17. The method of claim 16, wherein the eluent in (vii) is a gradient ethanol-water from 10% to 95%.

18. The method of claim 2, further comprising: (viii) concentrating the active fraction.

19. The method of claim 18, further comprising: (ix) drying the concentrated active fraction.

20. A SSD extract obtained by the method of any one of claims 1 and 3-17.

21. An active fraction from SSD obtained by the method of any one of claims 2 to 19.

22. A composition comprising an SSD extract obtained by the method of any one of claims 1 and 3-17, or an active fraction from SSD obtained by the method of any one of claims 2-19.

23. A method for preventing and/or treating a viral disease, comprising administering to a subject in need thereof an effective amount of an SSD extract obtained by the method of any one of claims 1 and 3-17.

24. A method for preventing and/or treating a viral disease, comprising administering to a subject in need thereof an effective amount of an active fraction from SSD obtained by the method of any one of claims 2 to 19.

25. The method of claim 23 or 24, wherein the effective dose ranges from 0.5 μg/mL to 5000 μg/mL.

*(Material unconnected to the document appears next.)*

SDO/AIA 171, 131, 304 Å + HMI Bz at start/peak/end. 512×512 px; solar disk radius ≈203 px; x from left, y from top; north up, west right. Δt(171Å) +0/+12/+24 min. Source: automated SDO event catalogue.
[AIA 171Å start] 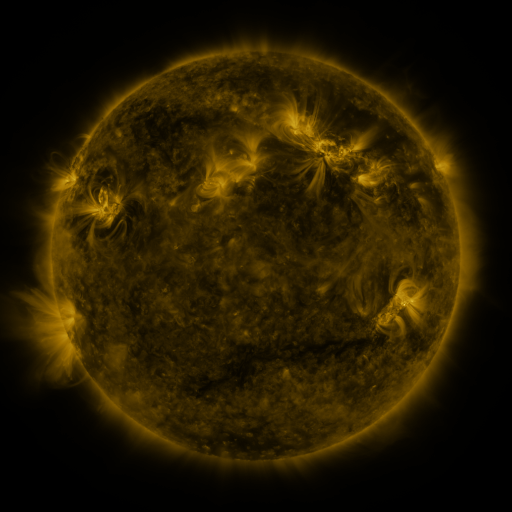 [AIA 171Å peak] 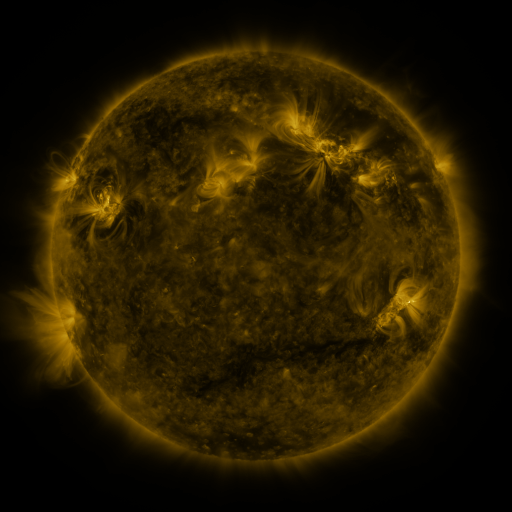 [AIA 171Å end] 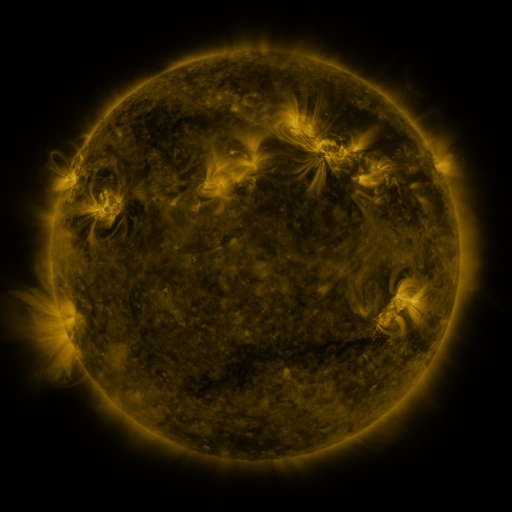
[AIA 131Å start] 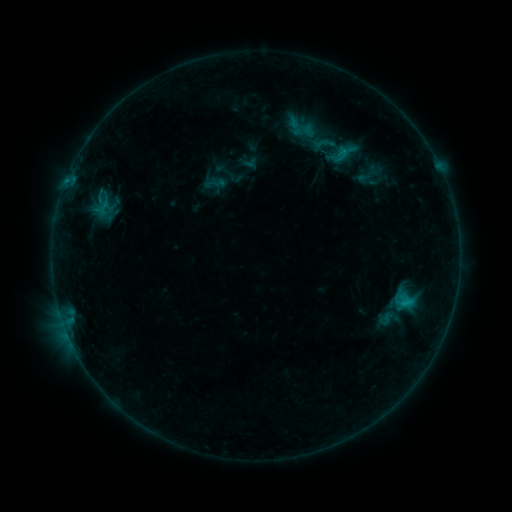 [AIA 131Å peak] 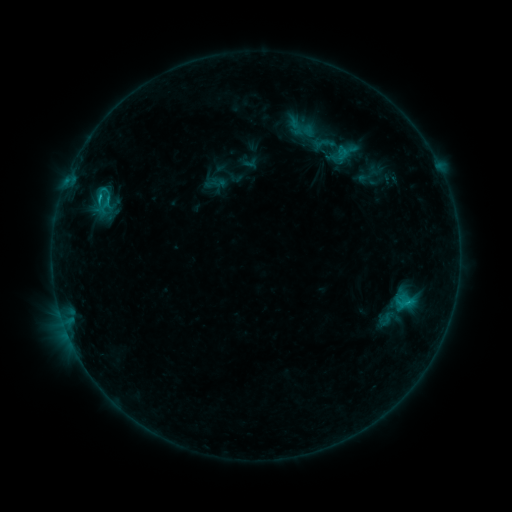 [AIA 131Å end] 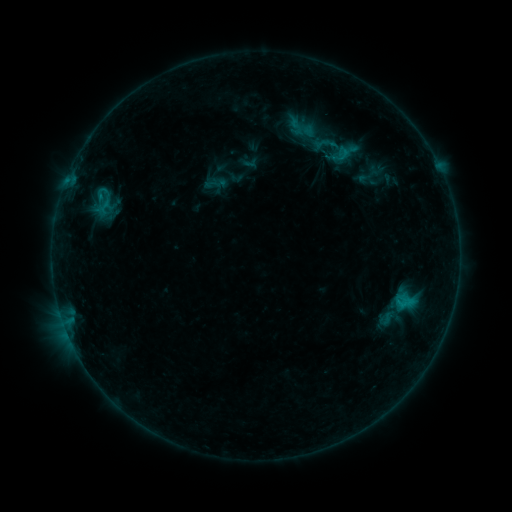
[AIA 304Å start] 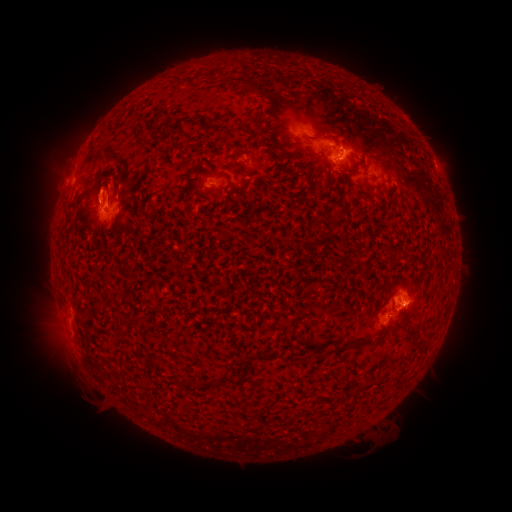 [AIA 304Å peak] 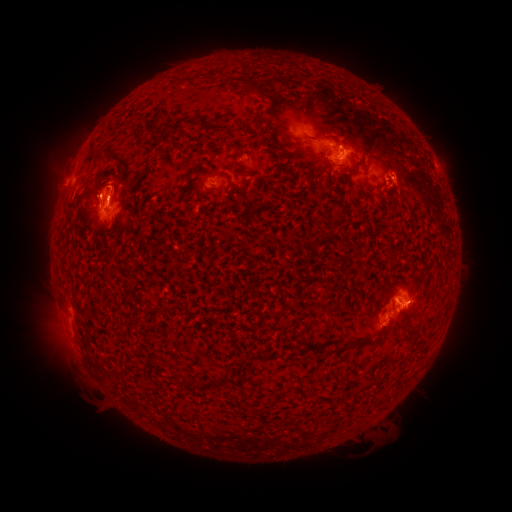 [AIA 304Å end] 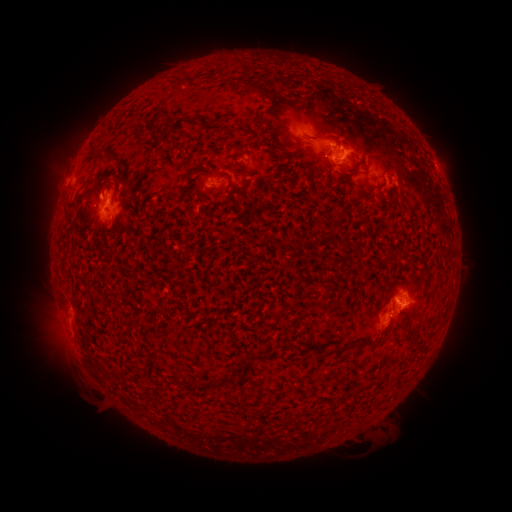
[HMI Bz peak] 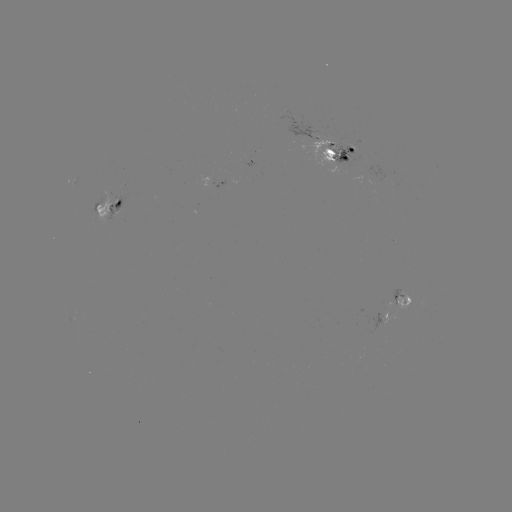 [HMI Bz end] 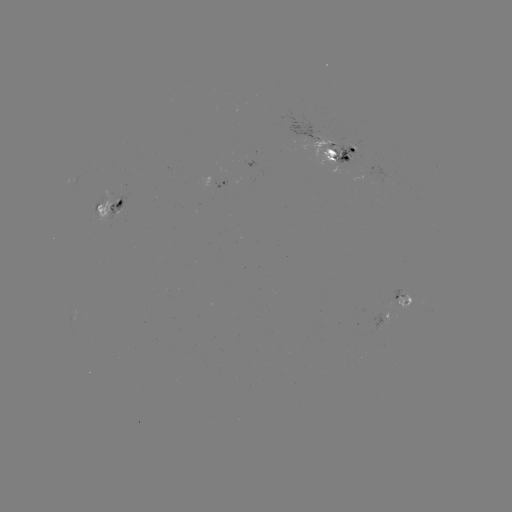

26. Use of the SSD extract obtained by the method of any one of claims 1 and 3-17 in the preparation of a preparation for preventing and/or treating viral diseases.

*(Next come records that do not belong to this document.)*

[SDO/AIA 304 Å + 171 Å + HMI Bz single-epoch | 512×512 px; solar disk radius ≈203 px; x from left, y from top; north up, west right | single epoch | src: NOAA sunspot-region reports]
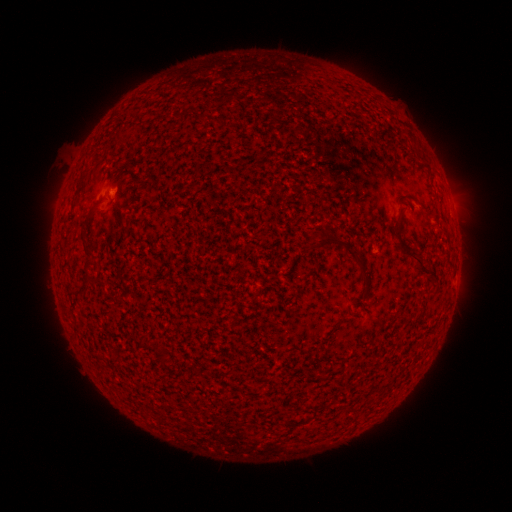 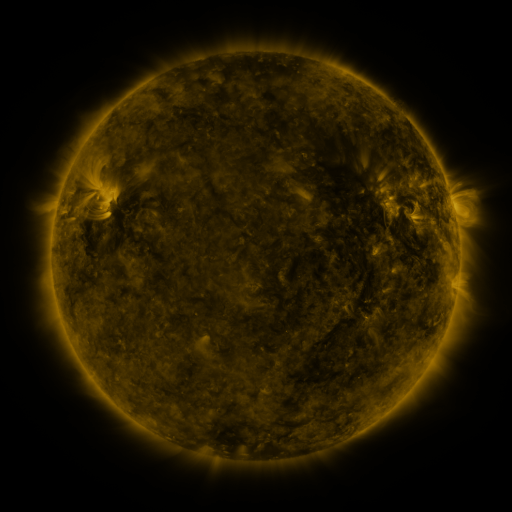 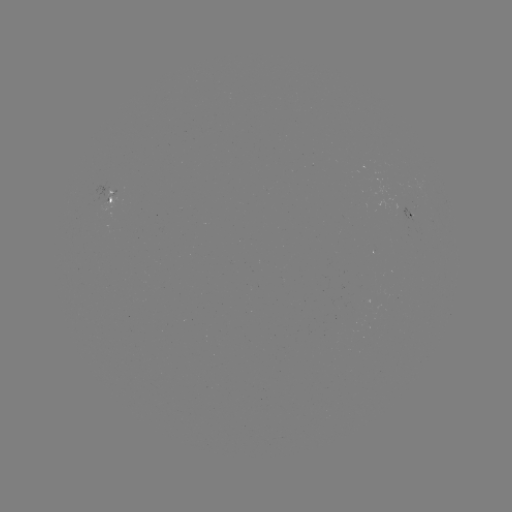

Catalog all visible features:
spotted active region: (113, 200)
spotted active region: (410, 214)
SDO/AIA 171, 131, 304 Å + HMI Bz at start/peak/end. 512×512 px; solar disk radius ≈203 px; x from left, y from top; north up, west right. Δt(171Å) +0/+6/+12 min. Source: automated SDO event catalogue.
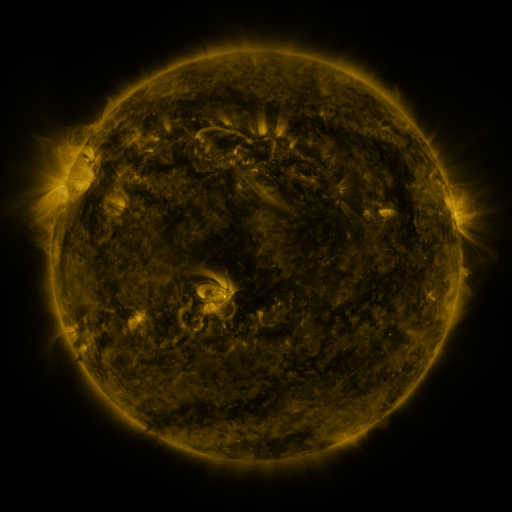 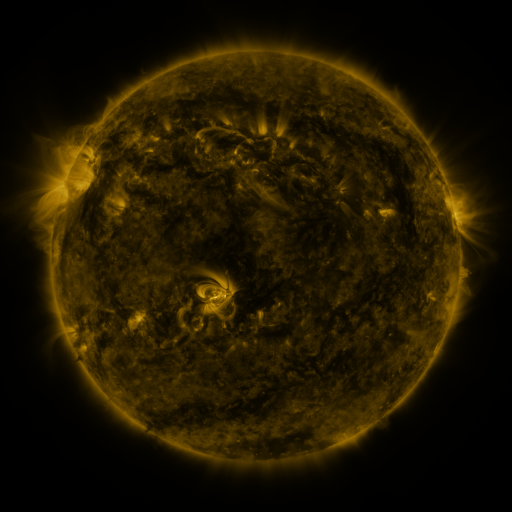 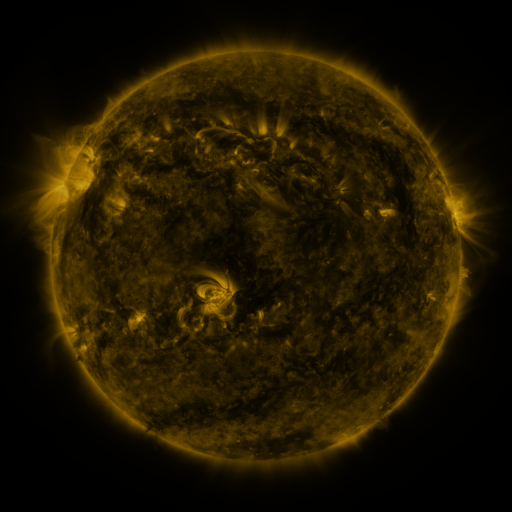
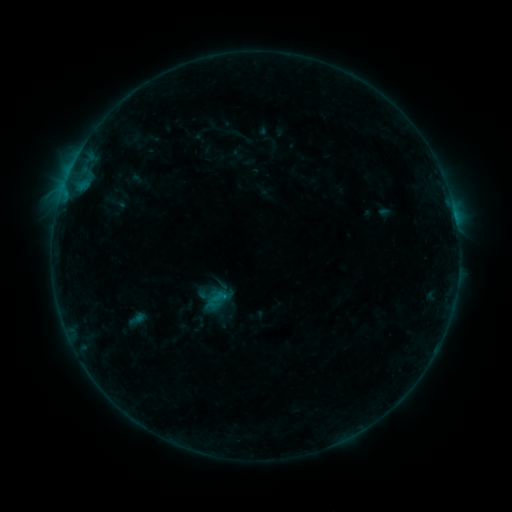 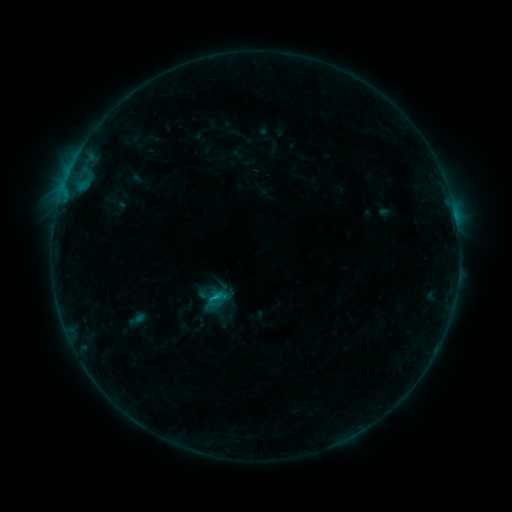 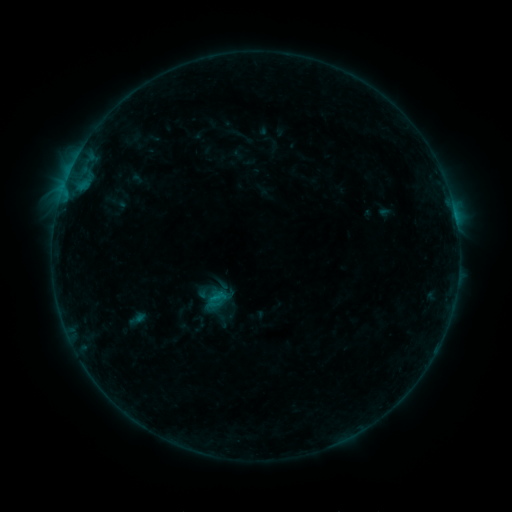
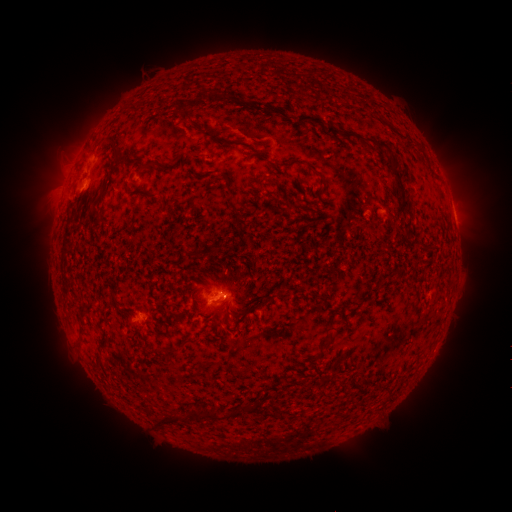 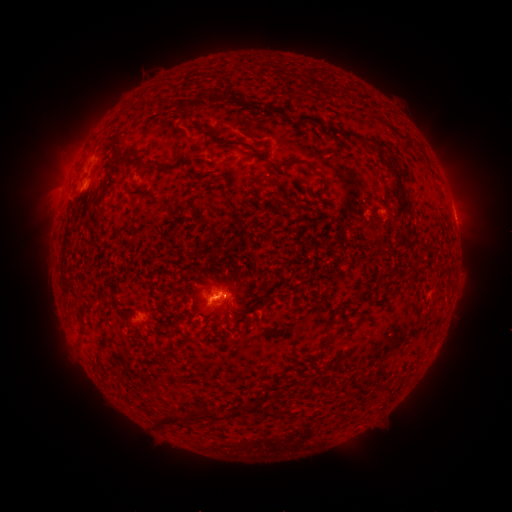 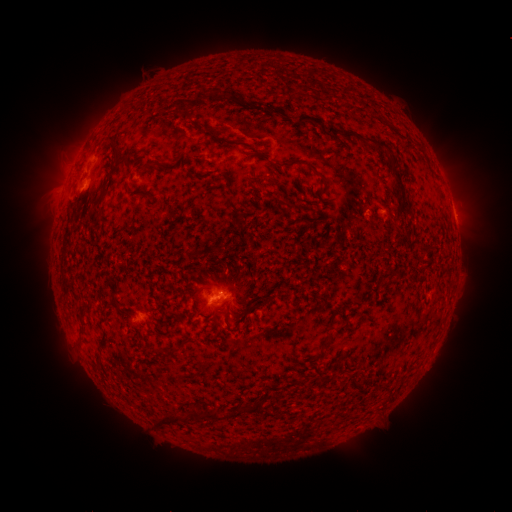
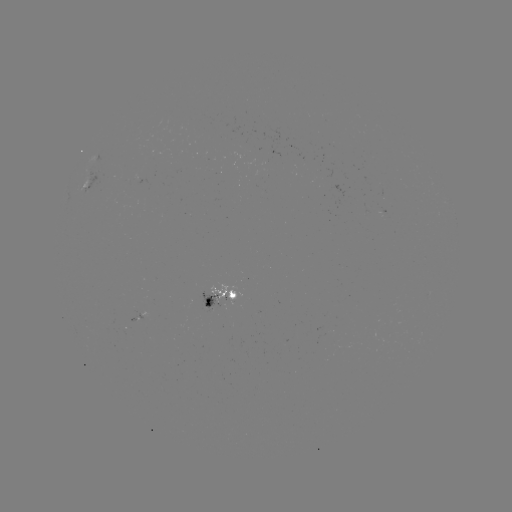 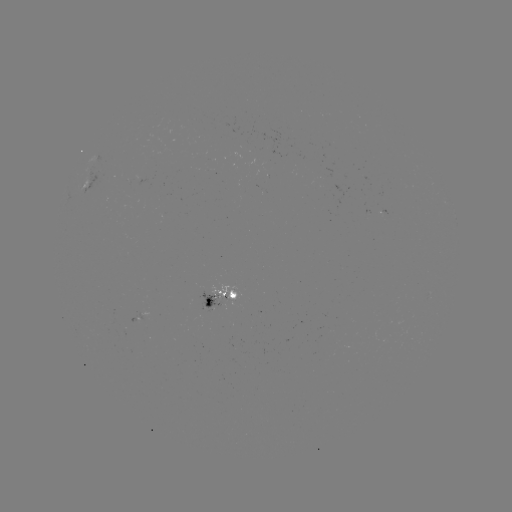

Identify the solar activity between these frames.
B7.5 flare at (215, 296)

27. Use of an active fraction from SSD obtained by the method according to any one of claims 2 to 19 in the preparation of a preparation for preventing and/or treating viral diseases.

28. The method/use of any one of claims 23-26, wherein the viral disease is caused by coronaviruses, including SARS-CoV-2 and SARS-CoV-1 and variants thereof, Ebola virus (EBOV), HIV-1, H5N1, and other enveloped viruses except VSV.

29. The use of claim 26 or 27, wherein the preparation is in the form of an injection, tablet, granule, emulsion, gel, sustained-release preparation, nasal wash/nasal spray, oral liquid, throat spray, tea-like pill/candy, nano preparation, "throat lozenge", "throat spray", "nasal wash" and/or "nasal spray".

30. The use according to claim 26 or 27, wherein the preparation further comprises a filler, a disintegrant, an additive, a suspending agent, and/or a binder.

31. The use of claim 30, wherein the filler comprises starch, pregelatinized starch, lactose, mannitol, chitin, microcrystalline cellulose, and/or sucrose.

32. The use of claim 30, wherein the disintegrant comprises starch, pregelatinized starch, microcrystalline cellulose, sodium carboxymethyl starch, cross-linked polyvinyl pyrrolidone, low-substituted hydroxypropyl cellulose, and/or cross-linked polymethylcellulose sodium.

33. The use of claim 30, wherein the additive comprises magnesium stearate, sodium lauryl sulfate, talc, and/or silicon dioxide.

34. The use of claim 30, wherein the suspending agent comprises polyvinyl pyrrolidone, microcrystalline cellulose, sucrose, agar, and/or hydroxypropyl methylcellulose.

35. The use of claim 30, wherein the binder comprises starch slurry and/or polyvinyl pyrrolidone.